▸ **What to produce**:
Reproduce the full listing below character for character.

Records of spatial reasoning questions
↓↓↓

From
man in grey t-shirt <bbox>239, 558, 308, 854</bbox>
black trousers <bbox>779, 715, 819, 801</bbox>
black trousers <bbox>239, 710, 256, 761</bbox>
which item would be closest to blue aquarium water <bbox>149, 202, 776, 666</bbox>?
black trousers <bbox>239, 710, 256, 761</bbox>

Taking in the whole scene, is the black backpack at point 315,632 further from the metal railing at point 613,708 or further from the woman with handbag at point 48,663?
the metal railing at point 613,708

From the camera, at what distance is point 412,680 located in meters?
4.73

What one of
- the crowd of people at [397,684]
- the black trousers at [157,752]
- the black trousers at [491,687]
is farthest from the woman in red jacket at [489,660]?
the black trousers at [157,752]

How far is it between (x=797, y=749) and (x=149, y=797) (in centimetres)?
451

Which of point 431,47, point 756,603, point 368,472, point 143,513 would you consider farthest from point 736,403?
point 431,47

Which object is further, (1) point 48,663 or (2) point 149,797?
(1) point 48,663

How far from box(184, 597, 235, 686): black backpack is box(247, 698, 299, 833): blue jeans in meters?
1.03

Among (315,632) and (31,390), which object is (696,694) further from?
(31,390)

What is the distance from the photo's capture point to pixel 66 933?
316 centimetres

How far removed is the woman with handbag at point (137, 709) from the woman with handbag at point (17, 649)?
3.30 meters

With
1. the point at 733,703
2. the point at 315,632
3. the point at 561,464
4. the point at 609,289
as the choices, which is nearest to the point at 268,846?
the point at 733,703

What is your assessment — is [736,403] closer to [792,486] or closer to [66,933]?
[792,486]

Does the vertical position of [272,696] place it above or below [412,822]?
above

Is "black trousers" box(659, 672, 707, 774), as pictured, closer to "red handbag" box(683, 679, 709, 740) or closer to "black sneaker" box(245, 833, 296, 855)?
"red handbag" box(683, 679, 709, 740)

↑↑↑

▸ **Exercise output**:
From
man in grey t-shirt <bbox>239, 558, 308, 854</bbox>
black trousers <bbox>779, 715, 819, 801</bbox>
black trousers <bbox>239, 710, 256, 761</bbox>
which item would be closest to blue aquarium water <bbox>149, 202, 776, 666</bbox>?
black trousers <bbox>239, 710, 256, 761</bbox>

Taking in the whole scene, is the black backpack at point 315,632 further from the metal railing at point 613,708 or further from the woman with handbag at point 48,663?
the metal railing at point 613,708

From the camera, at what distance is point 412,680 located in meters?
4.73

What one of
- the crowd of people at [397,684]
- the black trousers at [157,752]
- the black trousers at [491,687]
is farthest from the woman in red jacket at [489,660]?
the black trousers at [157,752]

How far is it between (x=797, y=749) and (x=149, y=797) (in centimetres)?
451

Which of point 431,47, point 756,603, point 368,472, point 143,513 would you consider farthest from point 736,403?
point 431,47

Which object is further, (1) point 48,663 or (2) point 149,797?
(1) point 48,663

How far from box(184, 597, 235, 686): black backpack is box(247, 698, 299, 833): blue jeans in meters?
1.03

Among (315,632) and (31,390), which object is (696,694) further from?
(31,390)

What is the distance from the photo's capture point to pixel 66 933?
316 centimetres

How far removed is the woman with handbag at point (137, 709) from the woman with handbag at point (17, 649)?
3.30 meters

With
1. the point at 733,703
2. the point at 315,632
3. the point at 561,464
4. the point at 609,289
as the choices, which is nearest to the point at 268,846?
the point at 733,703

What is your assessment — is [736,403] closer to [792,486] or closer to [66,933]?
[792,486]

Does the vertical position of [272,696] place it above or below [412,822]?
above

Is "black trousers" box(659, 672, 707, 774), as pictured, closer to "red handbag" box(683, 679, 709, 740) or closer to "black sneaker" box(245, 833, 296, 855)?
"red handbag" box(683, 679, 709, 740)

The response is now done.